The original size of the image is  512  x  512

down_sample_rate = int(input("Enter an integer value to downsize/sample the given camerman image : "))

Enter an integer value to downsize/sample the given camerman image : 2

image_downsize = image[::down_sample_rate, ::down_sample_rate]
cv2_imshow(image_downsize)

image_downsize.shape

(256, 256)

m, n = image_downsize.shape
print("The Downized image resolution is ", m, " x ", n)

The Downized image resolution is  256  x  256

# Comparing the two images:
plt.figure(figsize=(10, 10))
plt.subplot(1, 2, 1)
plt.imshow(image, cmap="gray")
plt.title("Original Image")

plt.subplot(1, 2, 2)
plt.imshow(image_downsize, cmap="gray")
plt.title("Downized Image")

Text(0.5, 1.0, 'Downized Image')

Upsampling

print("The original size of the image is ", m, " x ", n) # Need to resize/upscale this image

The original size of the image is  256  x  256

up_sample_rate = int(input("Enter an integer value to upsize/sample the given camerman image : "))
img_double = cv2.resize(image_downsize, (0, 0), fx = up_sample_rate, fy = up_sample_rate)

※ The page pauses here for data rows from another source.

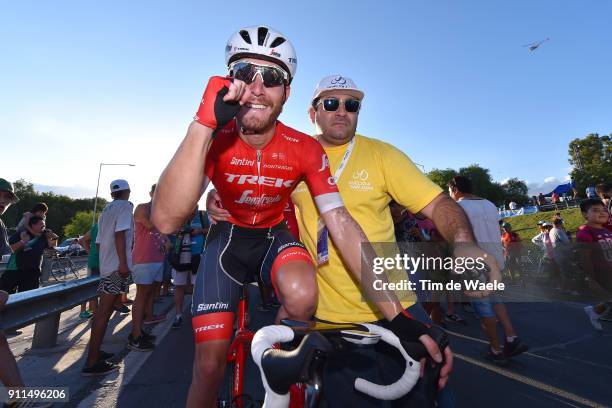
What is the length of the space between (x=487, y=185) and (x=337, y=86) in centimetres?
9422

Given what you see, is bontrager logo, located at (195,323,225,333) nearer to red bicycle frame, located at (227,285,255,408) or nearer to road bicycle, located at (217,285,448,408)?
red bicycle frame, located at (227,285,255,408)

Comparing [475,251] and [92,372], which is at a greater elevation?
[475,251]

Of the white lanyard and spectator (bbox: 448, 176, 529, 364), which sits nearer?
the white lanyard

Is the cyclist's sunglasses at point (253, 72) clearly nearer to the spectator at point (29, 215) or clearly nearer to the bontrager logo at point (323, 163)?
the bontrager logo at point (323, 163)

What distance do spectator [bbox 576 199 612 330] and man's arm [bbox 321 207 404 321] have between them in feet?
20.3

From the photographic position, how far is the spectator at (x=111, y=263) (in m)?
4.31

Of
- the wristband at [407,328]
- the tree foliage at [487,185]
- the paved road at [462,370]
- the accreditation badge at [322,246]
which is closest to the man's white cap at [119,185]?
the paved road at [462,370]

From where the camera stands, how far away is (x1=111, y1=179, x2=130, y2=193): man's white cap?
5.48 meters

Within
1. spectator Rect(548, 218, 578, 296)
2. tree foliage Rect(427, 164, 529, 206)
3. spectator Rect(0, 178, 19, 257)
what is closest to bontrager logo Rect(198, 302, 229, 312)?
spectator Rect(0, 178, 19, 257)

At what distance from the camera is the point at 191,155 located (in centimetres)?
166

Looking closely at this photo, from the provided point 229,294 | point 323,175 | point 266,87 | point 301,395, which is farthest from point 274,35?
point 301,395

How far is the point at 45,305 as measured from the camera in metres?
4.56

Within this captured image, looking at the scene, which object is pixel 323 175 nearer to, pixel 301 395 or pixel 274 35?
pixel 274 35

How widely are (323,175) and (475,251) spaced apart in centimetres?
99
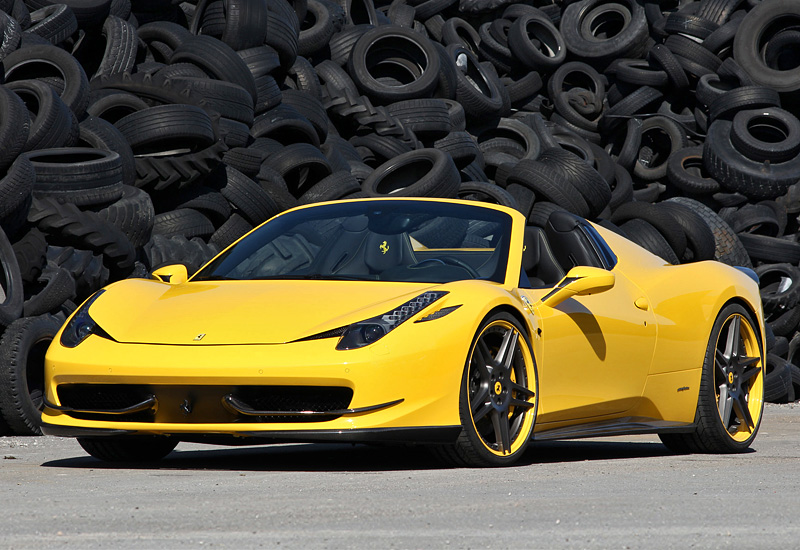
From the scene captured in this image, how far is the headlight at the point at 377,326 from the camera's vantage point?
16.0 ft

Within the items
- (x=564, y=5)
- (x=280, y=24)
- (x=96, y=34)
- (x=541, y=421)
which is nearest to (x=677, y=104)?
(x=564, y=5)

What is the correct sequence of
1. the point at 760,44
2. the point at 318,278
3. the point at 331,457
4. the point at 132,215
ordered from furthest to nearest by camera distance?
1. the point at 760,44
2. the point at 132,215
3. the point at 331,457
4. the point at 318,278

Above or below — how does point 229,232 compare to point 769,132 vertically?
above

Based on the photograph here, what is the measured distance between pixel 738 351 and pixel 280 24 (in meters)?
11.4

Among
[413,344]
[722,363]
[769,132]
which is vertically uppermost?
[413,344]

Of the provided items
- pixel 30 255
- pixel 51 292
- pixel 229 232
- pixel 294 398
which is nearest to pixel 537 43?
pixel 229 232

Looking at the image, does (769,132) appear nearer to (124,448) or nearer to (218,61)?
(218,61)

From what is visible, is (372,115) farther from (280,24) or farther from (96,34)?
(96,34)

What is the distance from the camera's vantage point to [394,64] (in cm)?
2050

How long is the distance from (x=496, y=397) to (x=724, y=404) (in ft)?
6.72

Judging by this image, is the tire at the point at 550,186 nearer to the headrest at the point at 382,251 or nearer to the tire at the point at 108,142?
the tire at the point at 108,142

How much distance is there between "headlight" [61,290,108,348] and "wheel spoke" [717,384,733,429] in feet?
10.9

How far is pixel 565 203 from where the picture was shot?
17.2 meters

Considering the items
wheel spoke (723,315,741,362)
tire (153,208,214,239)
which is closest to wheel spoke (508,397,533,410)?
wheel spoke (723,315,741,362)
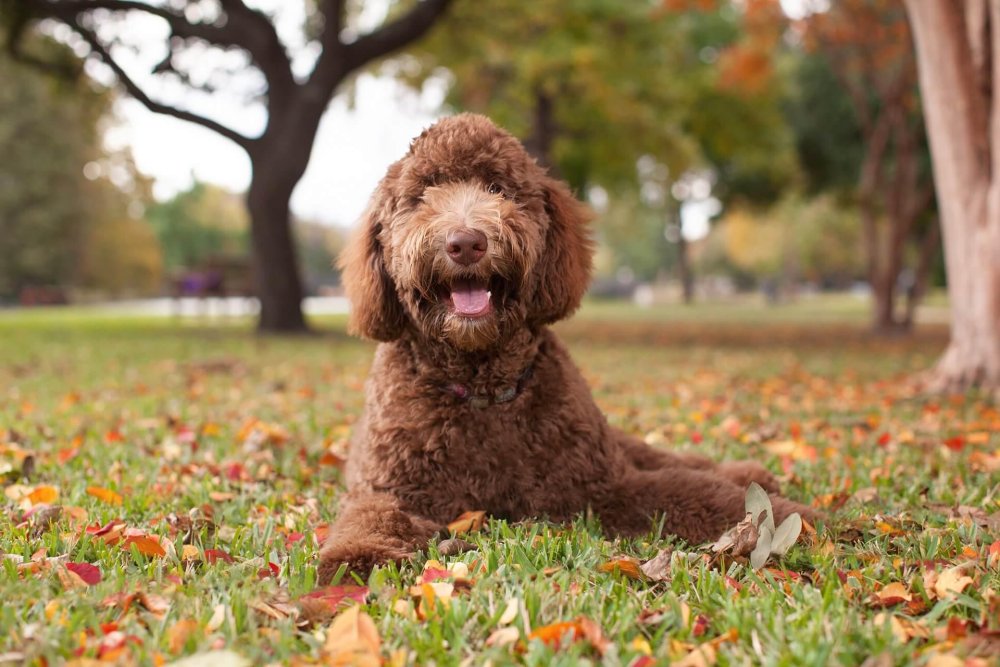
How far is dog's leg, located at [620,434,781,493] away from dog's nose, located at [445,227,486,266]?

Enter an integer value to downsize/sample the given camerman image : 2

cv2_imshow(img_double)

img_double.shape

(512, 512)

# Comparing the two images:
plt.figure(figsize=(10, 10))
plt.subplot(1, 2, 1)
plt.imshow(image_downsize, cmap="gray")
plt.title("Original Image")

plt.subplot(1, 2, 2)
plt.imshow(img_double, cmap="gray")
plt.title("Upsized Image")

Text(0.5, 1.0, 'Upsized Image')

Changing the Intensity Level:

imagearr = np.array(image)

imagearr

array([[156, 157, 160, ..., 152, 152, 152],
       [156, 157, 159, ..., 152, 152, 152],
       [158, 157, 156, ..., 152, 152, 152],
       ...,
       [121, 123, 126, ..., 121, 113, 111],
       [121, 123, 126, ..., 121, 113, 111],
       [121, 123, 126, ..., 121, 113, 111]], dtype=uint8)

maximum_pixel_value = np.amax(image)
maximum_pixel_value

255

bits = int(input("Enter an integer value to represent the image in : "))

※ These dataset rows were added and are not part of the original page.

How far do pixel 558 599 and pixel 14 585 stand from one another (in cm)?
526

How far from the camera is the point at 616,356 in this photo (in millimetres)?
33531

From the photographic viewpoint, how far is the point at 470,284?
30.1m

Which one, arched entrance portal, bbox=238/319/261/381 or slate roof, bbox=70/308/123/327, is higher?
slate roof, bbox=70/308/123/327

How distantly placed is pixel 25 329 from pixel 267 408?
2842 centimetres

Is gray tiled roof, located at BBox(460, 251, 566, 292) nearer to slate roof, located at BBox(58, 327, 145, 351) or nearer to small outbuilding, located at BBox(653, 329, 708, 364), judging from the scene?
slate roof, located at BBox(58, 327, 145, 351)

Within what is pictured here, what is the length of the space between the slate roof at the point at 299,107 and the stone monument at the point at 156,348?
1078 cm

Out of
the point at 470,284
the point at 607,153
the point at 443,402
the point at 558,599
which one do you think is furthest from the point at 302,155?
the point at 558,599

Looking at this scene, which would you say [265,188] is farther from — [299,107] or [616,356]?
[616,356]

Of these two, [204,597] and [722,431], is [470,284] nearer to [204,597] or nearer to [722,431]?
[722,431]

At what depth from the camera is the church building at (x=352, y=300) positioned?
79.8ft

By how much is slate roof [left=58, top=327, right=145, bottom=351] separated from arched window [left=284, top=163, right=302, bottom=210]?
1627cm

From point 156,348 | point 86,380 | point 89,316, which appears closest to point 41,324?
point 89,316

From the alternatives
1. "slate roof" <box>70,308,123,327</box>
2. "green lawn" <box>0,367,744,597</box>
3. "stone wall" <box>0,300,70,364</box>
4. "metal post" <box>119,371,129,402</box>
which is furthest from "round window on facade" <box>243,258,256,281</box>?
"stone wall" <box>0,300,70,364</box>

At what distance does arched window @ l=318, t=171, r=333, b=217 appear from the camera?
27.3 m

Enter an integer value to represent the image in : 7

ratio = (2**bits - 1)/(maximum_pixel_value)
changed_pixel_value_image = np.zeros(image.shape)
changed_pixel_value_image = ratio * image
changed_pixel_value_image = np.round(changed_pixel_value_image)
changed_pixel_value_image

array([[78., 78., 80., ..., 76., 76., 76.],
       [78., 78., 79., ..., 76., 76., 76.],
       [79., 78., 78., ..., 76., 76., 76.],
       ...,
       [60., 61., 63., ..., 60., 56., 55.],
       [60., 61., 63., ..., 60., 56., 55.],
       [60., 61., 63., ..., 60., 56., 55.]])

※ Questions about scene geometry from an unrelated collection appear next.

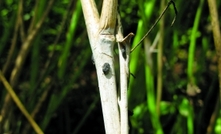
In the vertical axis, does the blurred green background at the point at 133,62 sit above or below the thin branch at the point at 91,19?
below

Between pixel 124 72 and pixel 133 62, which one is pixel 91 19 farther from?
pixel 133 62

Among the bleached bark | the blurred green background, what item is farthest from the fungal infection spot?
the blurred green background

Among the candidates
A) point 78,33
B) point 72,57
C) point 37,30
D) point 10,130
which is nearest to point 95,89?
point 78,33

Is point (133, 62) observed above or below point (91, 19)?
below

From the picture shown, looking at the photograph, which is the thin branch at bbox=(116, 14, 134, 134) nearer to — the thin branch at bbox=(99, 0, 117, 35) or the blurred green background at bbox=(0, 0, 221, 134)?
the thin branch at bbox=(99, 0, 117, 35)

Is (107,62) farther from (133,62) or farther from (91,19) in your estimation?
(133,62)

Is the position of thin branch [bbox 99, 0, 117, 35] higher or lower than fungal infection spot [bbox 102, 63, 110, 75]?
higher

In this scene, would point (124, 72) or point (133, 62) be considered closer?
point (124, 72)

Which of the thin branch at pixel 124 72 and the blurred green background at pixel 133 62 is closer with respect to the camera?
the thin branch at pixel 124 72

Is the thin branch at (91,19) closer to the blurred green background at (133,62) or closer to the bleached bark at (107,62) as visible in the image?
the bleached bark at (107,62)

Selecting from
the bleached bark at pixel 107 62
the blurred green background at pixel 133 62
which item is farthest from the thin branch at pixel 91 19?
the blurred green background at pixel 133 62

# Comparing the two images:
plt.figure(figsize=(10, 10))
plt.subplot(1, 2, 1)
plt.imshow(image, cmap="gray")
plt.title("Original Image")

plt.subplot(1, 2, 2)
plt.imshow(changed_pixel_value_image, cmap="gray")
plt.title("Changed Pixel Value Image")

Text(0.5, 1.0, 'Changed Pixel Value Image')

Conclusion:

Learnt the following things after having performed this experiment:

a. Apply grayscale resolution on the test image to obtain new image.

i.	Calculate the compression ratio between the test image and new image.

ii.	Comment on subjective quality of the image for various levels of grayscale resolution

b. Apply sampling resolution on the test image to obtain the new image.

i.	Calculate the compression ratio between the test image and new image.

ii.	Comment on subjective quality of the image for various down sampling rates.